Meu sorriso morre na mesma hora.
-Interessada não é a palavra...só curiosa.
-O quê?-Kira abraça um travesseiro-Você é mesmo a minha irmã? Cadê aquela feérica me dizendo para eu nunca me apaixonar por um macho? Tá tudo bem com você?
Reviro os olhos.
-Não escutou o que eu disse? Eu estou curiosa. Não misture as coisas.
Ela me mostra a língua.
-Me conta tudo.
Estreito os olhos.
-Segredo?-Estendo a mão com o minguinho levantado.

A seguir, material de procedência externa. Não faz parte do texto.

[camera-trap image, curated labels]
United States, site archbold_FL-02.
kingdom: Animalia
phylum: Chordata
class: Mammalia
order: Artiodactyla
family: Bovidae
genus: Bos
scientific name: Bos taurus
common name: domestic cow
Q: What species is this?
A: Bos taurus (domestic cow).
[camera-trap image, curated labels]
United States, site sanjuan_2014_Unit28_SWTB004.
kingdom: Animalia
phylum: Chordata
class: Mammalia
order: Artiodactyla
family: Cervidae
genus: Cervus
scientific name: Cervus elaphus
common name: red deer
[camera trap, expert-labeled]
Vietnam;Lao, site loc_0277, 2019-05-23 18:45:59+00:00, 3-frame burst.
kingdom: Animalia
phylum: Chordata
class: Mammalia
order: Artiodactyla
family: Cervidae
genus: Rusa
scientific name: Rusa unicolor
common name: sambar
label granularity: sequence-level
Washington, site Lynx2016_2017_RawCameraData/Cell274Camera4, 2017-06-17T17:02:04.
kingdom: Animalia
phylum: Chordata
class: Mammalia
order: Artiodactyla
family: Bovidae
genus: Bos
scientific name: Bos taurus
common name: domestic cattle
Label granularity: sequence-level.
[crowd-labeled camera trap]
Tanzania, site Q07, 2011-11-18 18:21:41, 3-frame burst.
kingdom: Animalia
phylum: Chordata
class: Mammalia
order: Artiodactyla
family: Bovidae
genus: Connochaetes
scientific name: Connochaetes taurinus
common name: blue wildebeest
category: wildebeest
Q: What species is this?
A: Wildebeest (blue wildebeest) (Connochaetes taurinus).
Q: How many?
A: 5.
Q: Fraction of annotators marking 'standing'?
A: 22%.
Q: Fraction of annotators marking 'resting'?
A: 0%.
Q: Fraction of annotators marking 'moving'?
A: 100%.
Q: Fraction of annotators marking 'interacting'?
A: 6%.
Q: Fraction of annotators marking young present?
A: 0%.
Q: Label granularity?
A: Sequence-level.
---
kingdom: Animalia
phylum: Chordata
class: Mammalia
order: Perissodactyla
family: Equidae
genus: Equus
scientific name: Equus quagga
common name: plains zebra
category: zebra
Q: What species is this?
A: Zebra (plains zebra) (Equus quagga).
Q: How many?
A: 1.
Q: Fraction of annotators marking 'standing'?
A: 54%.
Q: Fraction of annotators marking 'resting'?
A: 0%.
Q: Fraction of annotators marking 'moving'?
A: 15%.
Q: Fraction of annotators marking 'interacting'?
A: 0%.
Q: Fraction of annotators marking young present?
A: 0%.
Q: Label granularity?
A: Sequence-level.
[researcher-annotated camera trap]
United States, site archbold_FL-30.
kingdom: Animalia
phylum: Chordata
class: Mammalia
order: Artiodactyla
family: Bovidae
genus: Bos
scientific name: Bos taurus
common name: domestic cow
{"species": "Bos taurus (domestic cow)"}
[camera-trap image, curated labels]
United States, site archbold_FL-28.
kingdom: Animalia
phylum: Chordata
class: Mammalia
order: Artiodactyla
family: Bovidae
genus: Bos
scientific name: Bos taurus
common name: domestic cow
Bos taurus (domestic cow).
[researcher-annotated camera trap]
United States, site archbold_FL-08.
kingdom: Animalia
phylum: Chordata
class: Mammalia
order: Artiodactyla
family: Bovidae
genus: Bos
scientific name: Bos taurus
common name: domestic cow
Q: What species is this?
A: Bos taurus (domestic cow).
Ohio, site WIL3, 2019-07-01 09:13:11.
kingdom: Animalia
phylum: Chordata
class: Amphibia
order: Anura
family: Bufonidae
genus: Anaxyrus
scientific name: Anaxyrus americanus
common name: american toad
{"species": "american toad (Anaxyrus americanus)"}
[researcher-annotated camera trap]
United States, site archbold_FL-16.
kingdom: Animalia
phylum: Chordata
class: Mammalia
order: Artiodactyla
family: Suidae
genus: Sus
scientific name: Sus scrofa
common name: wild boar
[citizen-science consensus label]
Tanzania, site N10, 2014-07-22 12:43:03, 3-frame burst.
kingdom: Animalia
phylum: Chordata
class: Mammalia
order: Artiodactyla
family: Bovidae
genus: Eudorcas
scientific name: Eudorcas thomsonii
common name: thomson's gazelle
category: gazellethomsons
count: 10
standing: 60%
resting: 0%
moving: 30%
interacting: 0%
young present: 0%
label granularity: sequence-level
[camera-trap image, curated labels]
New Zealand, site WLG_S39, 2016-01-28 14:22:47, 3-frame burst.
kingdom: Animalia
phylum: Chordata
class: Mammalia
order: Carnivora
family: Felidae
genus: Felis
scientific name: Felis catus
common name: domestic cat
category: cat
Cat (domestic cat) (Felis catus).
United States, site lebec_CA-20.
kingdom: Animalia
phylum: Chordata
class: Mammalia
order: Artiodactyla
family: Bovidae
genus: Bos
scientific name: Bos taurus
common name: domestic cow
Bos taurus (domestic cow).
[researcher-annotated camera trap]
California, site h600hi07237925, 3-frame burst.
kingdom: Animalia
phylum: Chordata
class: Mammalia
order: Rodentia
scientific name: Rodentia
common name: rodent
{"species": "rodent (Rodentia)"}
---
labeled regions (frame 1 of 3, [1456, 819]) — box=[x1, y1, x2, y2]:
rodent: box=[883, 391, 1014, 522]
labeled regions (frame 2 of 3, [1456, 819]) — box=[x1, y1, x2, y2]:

-Segredo-Akira engancha seu dedo ao meu. Sempre fazemos isso quando guardamos segredos uma da outra.
-É o babaca.
-Ah! Eu sabia!-Eu a fulmino com o olhar-Tá, tá. Vou ficar de boca fechada-Ela fecha a boca imitando um zíper.
-Como você sabe que é Nyx se eu só disse babaca?
-Você não esconde que o odeia.
-Faz sentido.
Akira tenta esconder um sorriso e falha.
-O que foi?
-Você percebeu que se ficar com Nyx, será uma princessa? E eu, a irmã de uma princesa?
-Não. Comece.
-Por favor, fiquem juntos logo para eu ser a irmã de uma princesa. Ou eu conto para seus sogros que vocês estão planejando se casar.
Que peste.
-Akira, cale a boca.
-Eu vou contar para a Feyre e o Rhysinho-Ela grita.
Boto minha mão na sua boca mas ela me lambe.
-Eca!
-Por que eca? Não quer ter Feyre e Rhysand de sogros? Tudo bem, há Cassian e Azriel também
-Pelos Deuses. Cale a boca Akira.
-Eu gosto mais do Az, então eu aprovo seu casamento com ele.
Essa menina não vai calar a boca.
-Cassian já tem parceira.
-É mesmo? Ela é bonita? Estou ansiosa para conhecê-los, Mor sempre fala deles quando estamos juntas.
-Ela é bonita sim. Um dia você irá conhecê-los.
-Quando?
-Não sei. Vou conversar com Nyx sobre isso.
-Hmm. Espero que seu Nyx lhe responda logo.
-Ele não é meu, enxerida.
Que a Mãe me dê forças para aguentar essa criança.